Being a huge fan of the book, I was surprised in how well they kept faithful to the source material even though the setting of London was changed to Chicago which is not a big deal at all. John Cusack even collaborated on the screenplay which is very well written, sharp, clever, humorous, and flows consistently. The use of voice-over-narration is well done and having Cusack look straight into the camera and talk to the audience (adopted from Woody Allen's character Alvy Singer Annie Hall) is also helpful in engaging the viewer with him on a more personal level. The use of flash-backs as Robs narrates his earlier relationships with other women is insightful and quite funny at times as well.

His two best friends Dick (Todd Louiso) and Barry (Jack Black) work for him in the store and they are also music snobs. Lousio plays the perfect loser while Jack Black is hysterical and steals every scene he finds himself in. Black is playing his same eccentric self but this time around he doesnt come off as annoying. Instead, because of the great script, he is able to spit out lines that are so funny and his wacky behaviour is a complete riot. Black also gets the oppportunity to display his singing voice by and the man definately has some talent in the vocal department.His rendtion of Marvin Gaye's famous love song "Let's Get it On" is one of the many highlights of this movie.

There is one scene in particular that really stands out in its comedic hilarity (it always manages to put me in stitches) but also captures an all too real situation that everyone can relate to in one way or another.
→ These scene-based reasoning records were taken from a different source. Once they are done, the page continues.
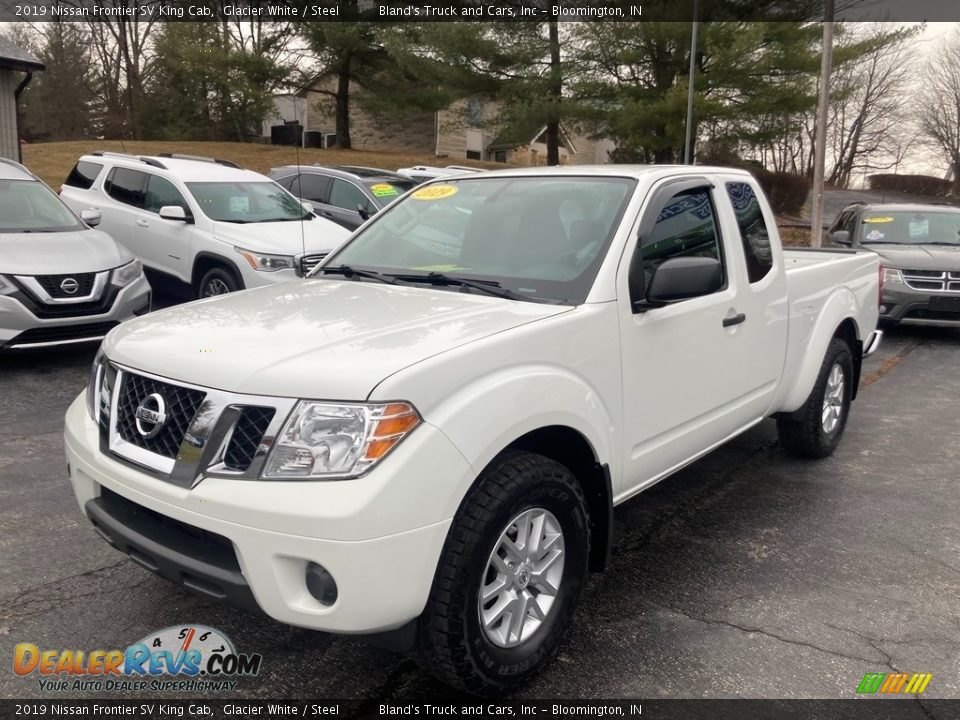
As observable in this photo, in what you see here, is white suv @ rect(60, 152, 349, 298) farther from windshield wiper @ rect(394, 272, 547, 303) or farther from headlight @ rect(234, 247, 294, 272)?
windshield wiper @ rect(394, 272, 547, 303)

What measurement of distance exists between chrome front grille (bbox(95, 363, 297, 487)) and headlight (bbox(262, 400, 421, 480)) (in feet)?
0.16

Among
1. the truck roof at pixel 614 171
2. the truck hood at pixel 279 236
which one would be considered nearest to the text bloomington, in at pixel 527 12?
the truck hood at pixel 279 236

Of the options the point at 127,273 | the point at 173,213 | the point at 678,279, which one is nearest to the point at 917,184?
the point at 173,213

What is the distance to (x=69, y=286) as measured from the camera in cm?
711

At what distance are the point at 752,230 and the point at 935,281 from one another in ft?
22.0

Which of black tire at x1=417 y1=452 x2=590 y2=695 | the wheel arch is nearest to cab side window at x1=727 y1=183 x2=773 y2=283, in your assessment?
the wheel arch

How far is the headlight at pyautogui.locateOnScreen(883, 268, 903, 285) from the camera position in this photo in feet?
33.1

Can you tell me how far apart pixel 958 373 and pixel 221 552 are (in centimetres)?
833

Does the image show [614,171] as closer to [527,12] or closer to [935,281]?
[935,281]

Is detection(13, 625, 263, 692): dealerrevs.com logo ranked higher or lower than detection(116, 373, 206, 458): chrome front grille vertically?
lower

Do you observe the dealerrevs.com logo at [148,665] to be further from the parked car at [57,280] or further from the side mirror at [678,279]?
the parked car at [57,280]

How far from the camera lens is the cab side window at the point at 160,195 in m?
9.47

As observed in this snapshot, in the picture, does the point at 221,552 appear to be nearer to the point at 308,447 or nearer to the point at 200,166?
the point at 308,447

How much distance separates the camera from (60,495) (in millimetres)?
4637
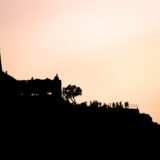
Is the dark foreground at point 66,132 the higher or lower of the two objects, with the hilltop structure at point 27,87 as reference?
lower

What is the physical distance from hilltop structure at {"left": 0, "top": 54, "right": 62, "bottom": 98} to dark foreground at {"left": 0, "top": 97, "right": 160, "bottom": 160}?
304cm

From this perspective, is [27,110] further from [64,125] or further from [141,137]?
[141,137]

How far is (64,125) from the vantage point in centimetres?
5556

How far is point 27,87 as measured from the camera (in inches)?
2233

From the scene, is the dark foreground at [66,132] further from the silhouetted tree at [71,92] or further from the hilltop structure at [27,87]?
the silhouetted tree at [71,92]

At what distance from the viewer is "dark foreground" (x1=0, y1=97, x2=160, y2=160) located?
49562 millimetres

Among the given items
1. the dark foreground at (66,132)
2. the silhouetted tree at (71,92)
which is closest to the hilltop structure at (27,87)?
the dark foreground at (66,132)

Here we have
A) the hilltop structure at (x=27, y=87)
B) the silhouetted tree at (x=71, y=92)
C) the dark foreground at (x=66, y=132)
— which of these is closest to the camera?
the dark foreground at (x=66, y=132)

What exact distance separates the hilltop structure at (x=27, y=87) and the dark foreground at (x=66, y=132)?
3044mm

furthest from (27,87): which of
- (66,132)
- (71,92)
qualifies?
(71,92)

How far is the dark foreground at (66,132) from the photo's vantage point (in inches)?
1951

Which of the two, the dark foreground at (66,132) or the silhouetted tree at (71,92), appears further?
the silhouetted tree at (71,92)

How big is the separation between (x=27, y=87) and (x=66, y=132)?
10.8 meters

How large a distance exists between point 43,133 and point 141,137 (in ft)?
81.8
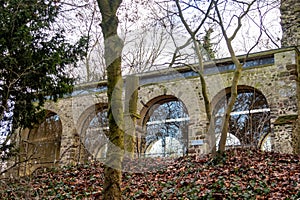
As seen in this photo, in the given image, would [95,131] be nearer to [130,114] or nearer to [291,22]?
[130,114]

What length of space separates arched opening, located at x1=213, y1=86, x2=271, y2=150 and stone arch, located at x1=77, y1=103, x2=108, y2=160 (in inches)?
160

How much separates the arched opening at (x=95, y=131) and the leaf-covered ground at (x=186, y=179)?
3.13 meters

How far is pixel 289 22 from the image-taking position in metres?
13.0

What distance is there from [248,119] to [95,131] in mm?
5464

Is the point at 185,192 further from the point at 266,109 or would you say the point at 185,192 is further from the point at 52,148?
the point at 52,148

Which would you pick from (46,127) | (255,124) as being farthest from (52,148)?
(255,124)

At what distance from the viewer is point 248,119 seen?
11867mm

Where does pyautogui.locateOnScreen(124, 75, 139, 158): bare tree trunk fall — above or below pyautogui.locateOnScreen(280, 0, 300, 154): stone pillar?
below

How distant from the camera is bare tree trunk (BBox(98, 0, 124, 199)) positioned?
5.62 m

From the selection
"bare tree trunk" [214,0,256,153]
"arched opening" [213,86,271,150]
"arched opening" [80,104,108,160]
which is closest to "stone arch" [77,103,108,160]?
"arched opening" [80,104,108,160]

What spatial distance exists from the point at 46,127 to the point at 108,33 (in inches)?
386

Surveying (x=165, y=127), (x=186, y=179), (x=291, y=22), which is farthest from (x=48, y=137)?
(x=291, y=22)

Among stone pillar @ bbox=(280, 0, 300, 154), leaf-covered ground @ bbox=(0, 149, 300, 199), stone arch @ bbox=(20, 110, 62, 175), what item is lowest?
leaf-covered ground @ bbox=(0, 149, 300, 199)

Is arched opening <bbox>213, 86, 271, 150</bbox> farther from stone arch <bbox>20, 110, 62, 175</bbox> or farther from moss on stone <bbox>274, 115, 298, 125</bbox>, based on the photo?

Laura's new boyfriend Ian (Tim Robbins with a ponytail) visits Rob at his record shop and tells him to stop stalking them. He responds with a simple ok and Ian leaves. It then cuts to three different scenarios of the same awkward situation that are imagined by Rob in what he should have said or done to Ian at that particular moment. Not only is it very funny but also quite identifiable. How many times have we all been in some sort of situation where we acted a certain way and reflecting on it later, realizing that the outcome could have been completely different if only we conducted ourselves in another way? Personally, I have been in this situation so many times before and witnessing Rob going through the same feelings of regret is comforting.

Affable and full of wit, High Fidelity manages to balance comedy with drama so elegantly. Rob's story is so absorbing that carries a sense of pathos as the audience is pulled directly into his life. He is a confused, jaded and frustrated man who just wants to make up with his girlfriend but in the process, embarks on a journey of self-discovery. The break-up with Laura sends him searching for meaning in his life that just seemed to resonate with me. The problems he has to face and his experiences in dealing with life carry a strong sense of honesty and are completely understandable. The replay value is through the roof and seems to improve with increased viewings. If you love music and romantic comedies, High Fidelity should not be missed.